Das Top-Spiel des Tages muss das erste Mal unterbrochen werden, als Lucie Hradecka gegen die an eins gesetzte Bibiane Schoofs beim Stand von 5:4 zum Gewinn des ersten Satzes aufschlägt. Als sich die Gewitterfront über dem Tennispark entlädt, müssen die Tschechin und ihre niederländische Kontrahentin für fast zwei Stunden in die Kabinen, ihr sportliches Duell dauert ohne diese Zwangspause zwei Stunden und zehn Minuten. Dann hat die Nummer eins der Setzliste die wachsende Fehlerquote der ehemaligen Doppel-Grand-Slam-Siegerin genutzt und gewinnt das epische Match mit 7:5/4:6/6:3. Elf Jahre nach ihrem Triumph im Doppel 2008 hat die 31-Jährige, seit langem »Stammgast« des Versmolder Turniers, nun den Einzelerfolg vor Augen.

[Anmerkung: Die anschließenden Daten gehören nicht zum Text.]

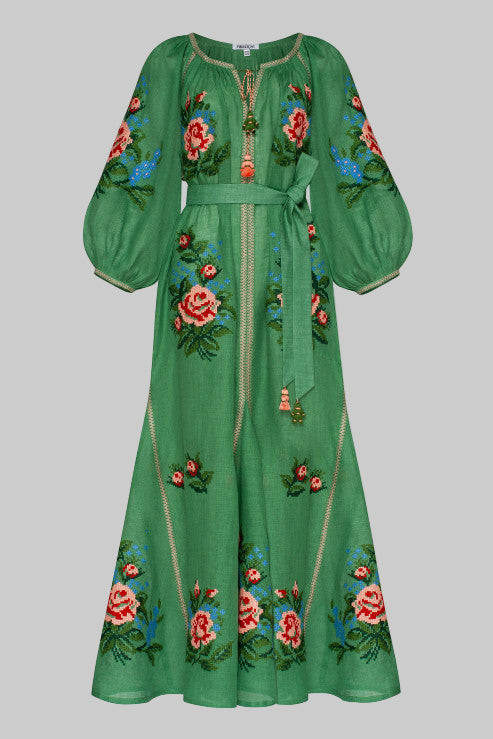 A long black linen dress with floral embroidery, three-quarter sleeves, and tassel ties at the neck.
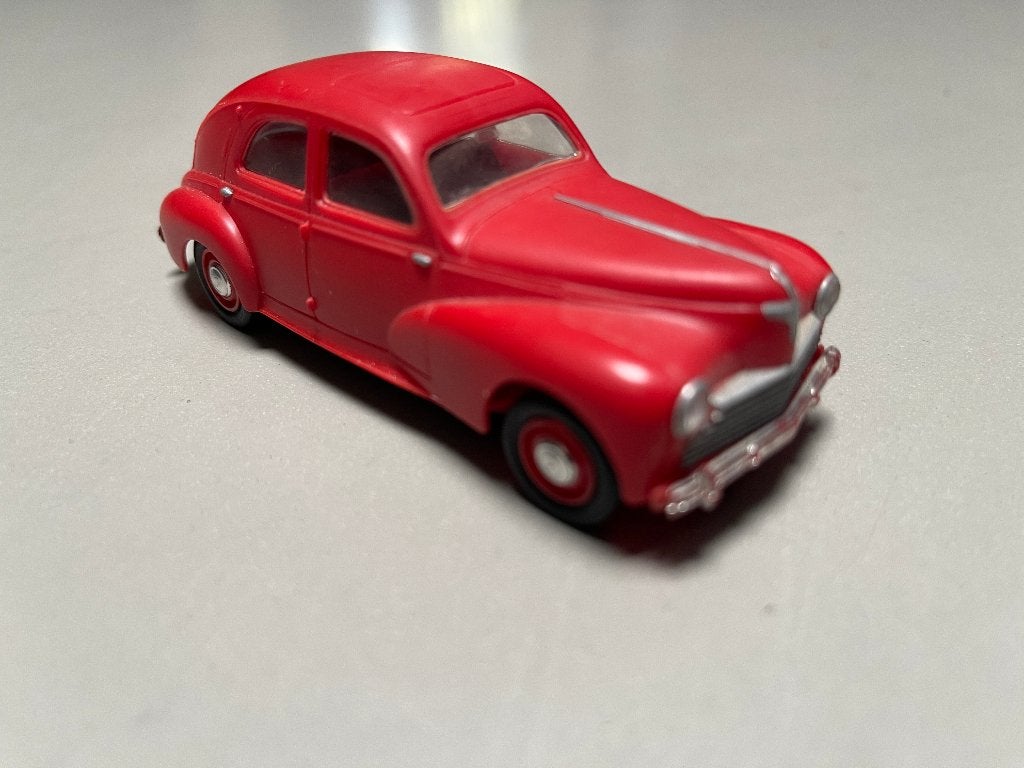 Peugeot 203 (merkloos) vijftig. schaal 1:43, Ophalen of Verzenden, Zo goed als nieuw, Auto, Overige merken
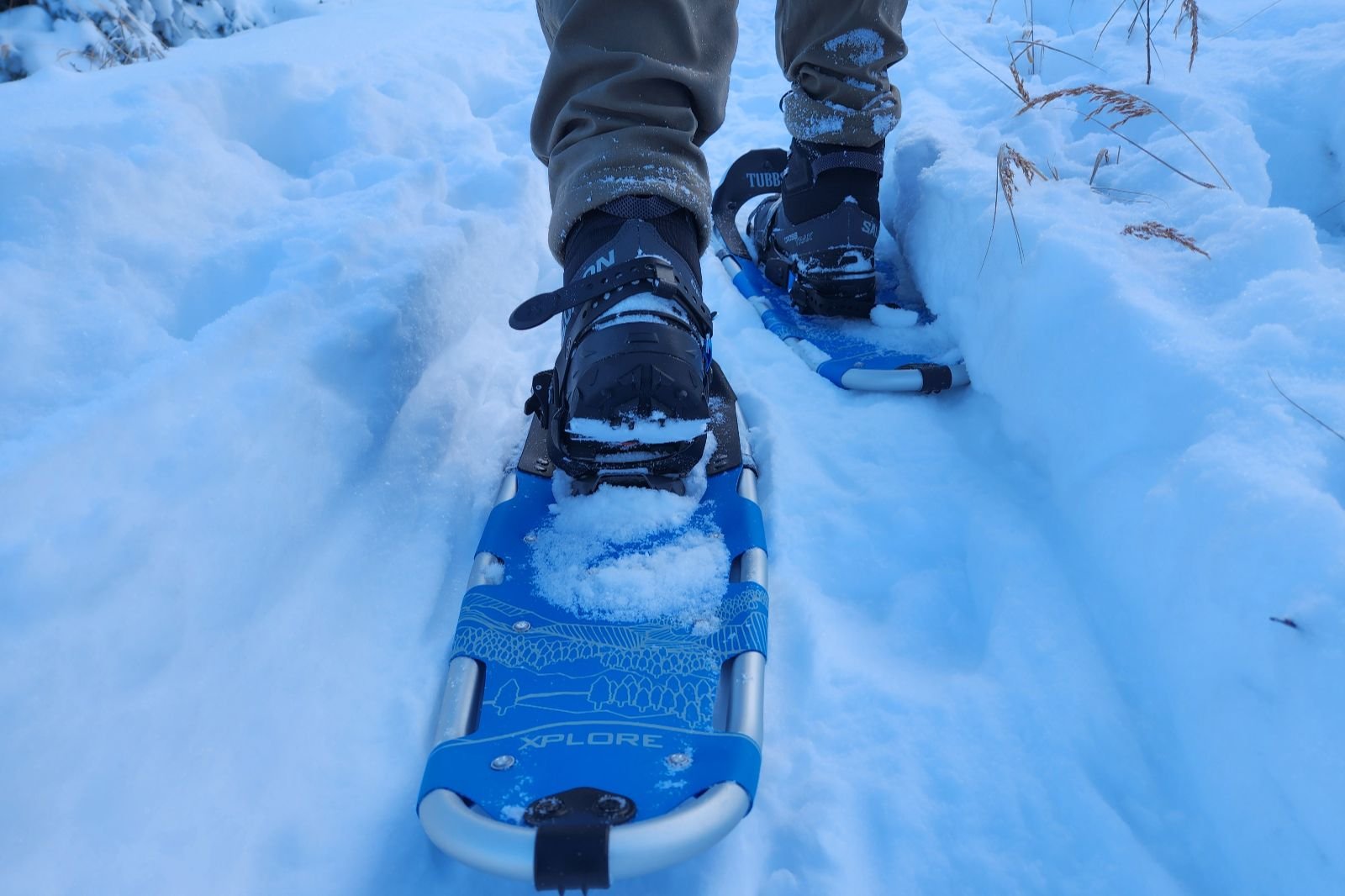 A closeup of the tails of snowshoes.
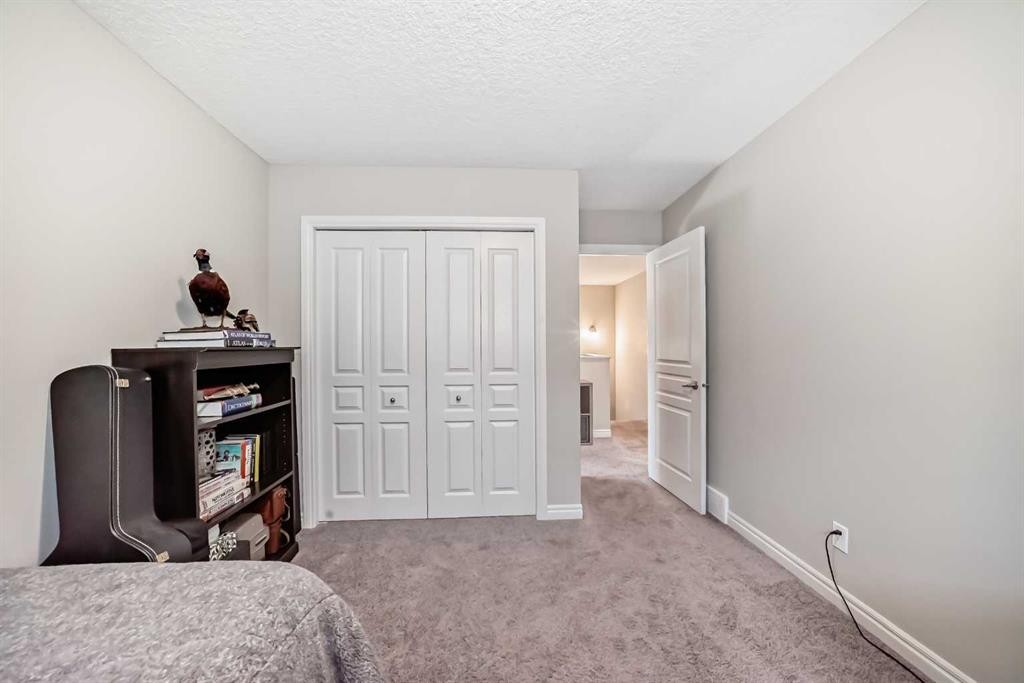 57 Silverado Skies Way Sw, Calgary, AB - Indoor Photo Showing Bedroom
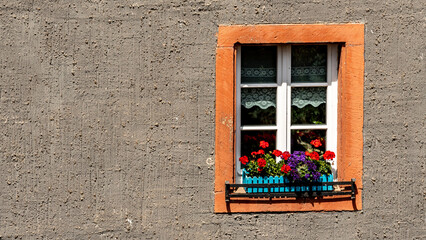 Romantic single colorfull windows on a gray building
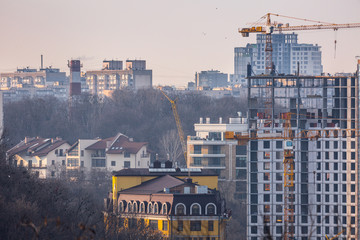 Early spring at sunny evening in warm weather. High rise residential areas around old historic center on the right bank of the Dnipro River. Ukraine Mar. 6, 2019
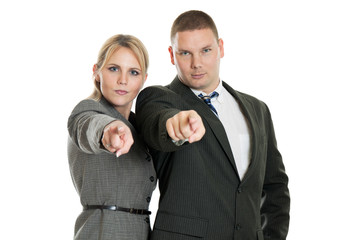 Business people pointing at the camera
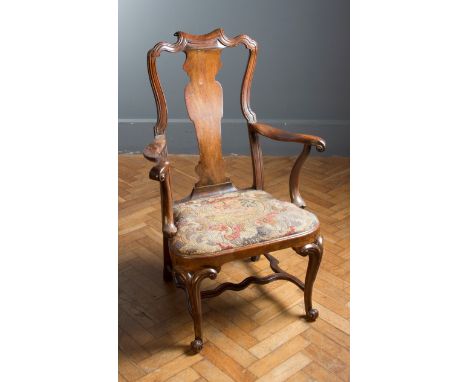 An early 18th century possibly Irish provincial walnut spoon back open armchair, raised on bifurcated cabriole forelegs and k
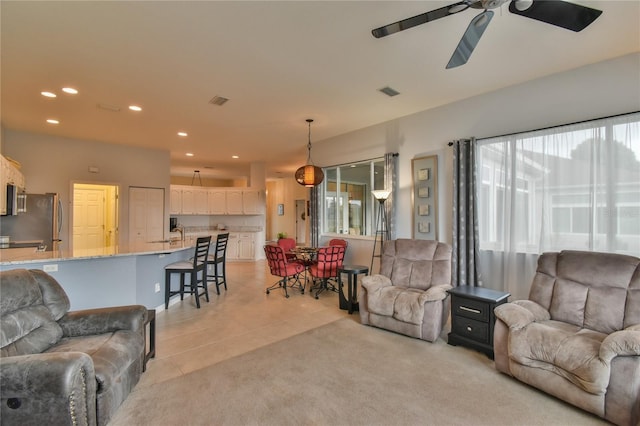 living room with ceiling fan and light tile patterned floors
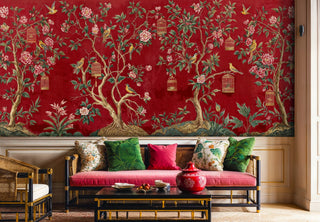 Red chinoiserie wallpaper with birds and flowers displayed in sophisticated living room with colorful pillows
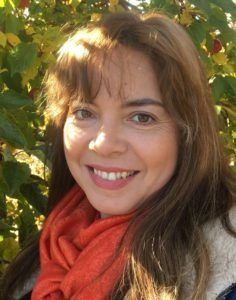 Portrait of a woman smiling, wearing an orange scarf, with green leaves in the background.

Kein Glück hat Julyette Steur beim Turnier ihres Klubs: Als das Achtelfinalmatch gegen Jule Niemeier Donnerstag Abend abgebrochen wird, nimmt die 23-Jährige vom Tennispark Versmold nicht nur einen 3:6-Satzrückstand mit, sondern auch eine schmerzhafte Blase unter dem Fuß. Weil sie tags darauf noch nicht auftreten kann, tritt sie Freitag Vormittag zur Fortsetzung nicht an, Niemeier kommt kampflos weiter. Die 19-Jährige geht somit am Abend ausgeruht in ihr Viertelfinalduell gegen Irina Bara. Die an sieben gesetzte Rumänin (WTA 189) rangiert gut 200 Weltranglisten-Plätze vor der Dortmunderin. Aber die hat seit 2015 in der Offenbacher Talentschmiede des früheren Haller Bundesliga-Spielers Alexander Waske offenbar viel gelernt, dominiert den ersten Satz. Bis sie beim Stand von 5:2 das (Un-)Wetter stoppt.

Ohne Wetterkapriolen und mit einem glatten Zwei-Satz-Sieg: Die Serbin Nina Stojanovic spart beim 6:1/6:4-Erfolg gegen Teliana Pereira (Brasilien) am Freitag Kraft und Nerven. Dass die 22-Jährige (WTA 250) auf Versmolder Asche so glatt ins Halbfinale durchmarschieren würde, hat kaum einer erwartet. Denn die serbische Fed-Cup-Spielerin schlägt lieber auf Hartplätzen auf und hat als starke Doppel-Spielerin in dieser Spezialdisziplin schon 22 ITF-Titel gewonnen.

Als einzige Spielerin vom Tennispark Versmold ist Julia Wacha­czyk mit ihrer Doppel-Partnerin Albina Khabibulina (Usbekistan) noch im Wettbewerb. Das Doppel-Halbfinale gegen Anshba/Detiuc (Russland/Tschechien) ist für Samstag, 13 Uhr angesetzt.